Introduction
Many aviation companies are faced with the overwhelming challenge of eliminating controlled flight in terrain (CFIT). The rate of accidents over the years has increased making the modern mass transportation means through air travel an issue of great concern. It is important to note that one of the major causes of accidents among aircrafts is the CFIT. Its accidents are normally due to lack of awareness of impending collisions by the crew controlling the aircraft. As a result, the air carrier is flown into the water mass, obstacles or terrain. This essay will explore the safety problems aviation face and suggest possible solution.
Safety problems
On a global scale, the safest means of transport has undoubtedly been air travel bearing in mind that hardly do we experience air mishaps as compared to land surface means of transport. However, a number of factors have contributed to CFIT accidents.
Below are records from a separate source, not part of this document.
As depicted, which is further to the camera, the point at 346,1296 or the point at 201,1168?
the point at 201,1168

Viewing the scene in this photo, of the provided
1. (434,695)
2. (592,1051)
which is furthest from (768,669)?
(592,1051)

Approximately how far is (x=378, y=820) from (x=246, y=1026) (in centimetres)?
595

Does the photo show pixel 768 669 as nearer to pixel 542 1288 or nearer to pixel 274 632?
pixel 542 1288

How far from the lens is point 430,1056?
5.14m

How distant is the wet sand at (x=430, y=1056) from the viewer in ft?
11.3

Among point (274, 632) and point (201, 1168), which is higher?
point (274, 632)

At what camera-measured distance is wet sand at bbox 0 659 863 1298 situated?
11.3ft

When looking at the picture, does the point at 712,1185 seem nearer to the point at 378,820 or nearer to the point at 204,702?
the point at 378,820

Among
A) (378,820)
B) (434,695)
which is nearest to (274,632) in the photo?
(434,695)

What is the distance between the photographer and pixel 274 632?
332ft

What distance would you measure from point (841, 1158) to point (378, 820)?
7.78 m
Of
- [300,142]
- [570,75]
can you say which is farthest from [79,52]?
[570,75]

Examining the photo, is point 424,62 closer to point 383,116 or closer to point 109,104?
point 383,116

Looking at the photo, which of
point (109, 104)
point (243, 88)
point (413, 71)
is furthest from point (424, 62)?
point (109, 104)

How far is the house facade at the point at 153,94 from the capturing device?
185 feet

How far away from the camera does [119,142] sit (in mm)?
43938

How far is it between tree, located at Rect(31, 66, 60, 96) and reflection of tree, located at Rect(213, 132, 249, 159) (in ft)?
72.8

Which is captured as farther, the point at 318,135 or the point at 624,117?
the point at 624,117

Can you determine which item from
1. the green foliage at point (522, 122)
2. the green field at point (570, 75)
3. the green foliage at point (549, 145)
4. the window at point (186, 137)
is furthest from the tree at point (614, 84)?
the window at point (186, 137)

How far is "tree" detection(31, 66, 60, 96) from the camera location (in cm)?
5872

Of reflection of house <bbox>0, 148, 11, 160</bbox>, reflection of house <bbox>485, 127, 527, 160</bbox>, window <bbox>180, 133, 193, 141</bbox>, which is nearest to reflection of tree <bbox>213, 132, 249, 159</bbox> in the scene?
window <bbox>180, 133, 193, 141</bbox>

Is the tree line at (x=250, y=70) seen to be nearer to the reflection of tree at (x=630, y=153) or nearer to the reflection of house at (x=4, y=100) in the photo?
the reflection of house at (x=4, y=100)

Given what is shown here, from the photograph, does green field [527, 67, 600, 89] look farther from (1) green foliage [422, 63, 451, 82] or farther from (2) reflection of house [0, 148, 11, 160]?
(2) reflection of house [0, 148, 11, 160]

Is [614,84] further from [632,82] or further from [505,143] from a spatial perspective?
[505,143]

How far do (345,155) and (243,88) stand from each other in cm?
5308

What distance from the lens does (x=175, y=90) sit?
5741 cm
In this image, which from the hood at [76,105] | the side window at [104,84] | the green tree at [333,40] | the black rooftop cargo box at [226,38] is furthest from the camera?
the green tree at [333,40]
These factors include organization of air carrier, aircraft equipment, airport and approach, environment and lack of awareness among flight crew (Palacios et al., 2010). Other related factors include human error, bad communication, equipment failures, high risk operations, ineffective scanning of instruments, inattention, complacency, task saturation as well as intentional and inadvertent flight into bad weather (Flottau, 2011; Cox, 2010; Gerzanics, 2010; Palacios et al., 2010).
Human error
To begin with, human error plays an important role in causing CFIT accidents. These errors range from drug and alcohol use by the pilots, homebuilt aircraft, use of student pilots, improper fuel management, on ground and in-flight judgment, unsterilized approach, inadequate flying skills, the inability of the flight crew and the pilot to communicate better due to lack of communication skills (Compart, 2011; Cox, 2010; Flottau, 2011; Palacios et al., 2010). CFIT accidents due to error by pilots occur when they fail to control aircraft during landing owing to lack of skills or disorientation (Berman & Dismukes, 2011). This can result into stalls or long and hard landings. Additionally, during approach and landing, accidents may occur when pilots fail to maintain a constant or reasonable descent rate and speed. Pilots are prone to making wrong on-ground and in-flight judgments during landing by not setting properly landing flaps, improper mixture of control, ignoring appropriate measures for carb icing and failing to read checklist (Gerzanics, 2010; Palacios et al., 2010). As such, pilots land on pastures, roads and uncertain terrains, fly into canyons and hit power lines (Compart, 2011).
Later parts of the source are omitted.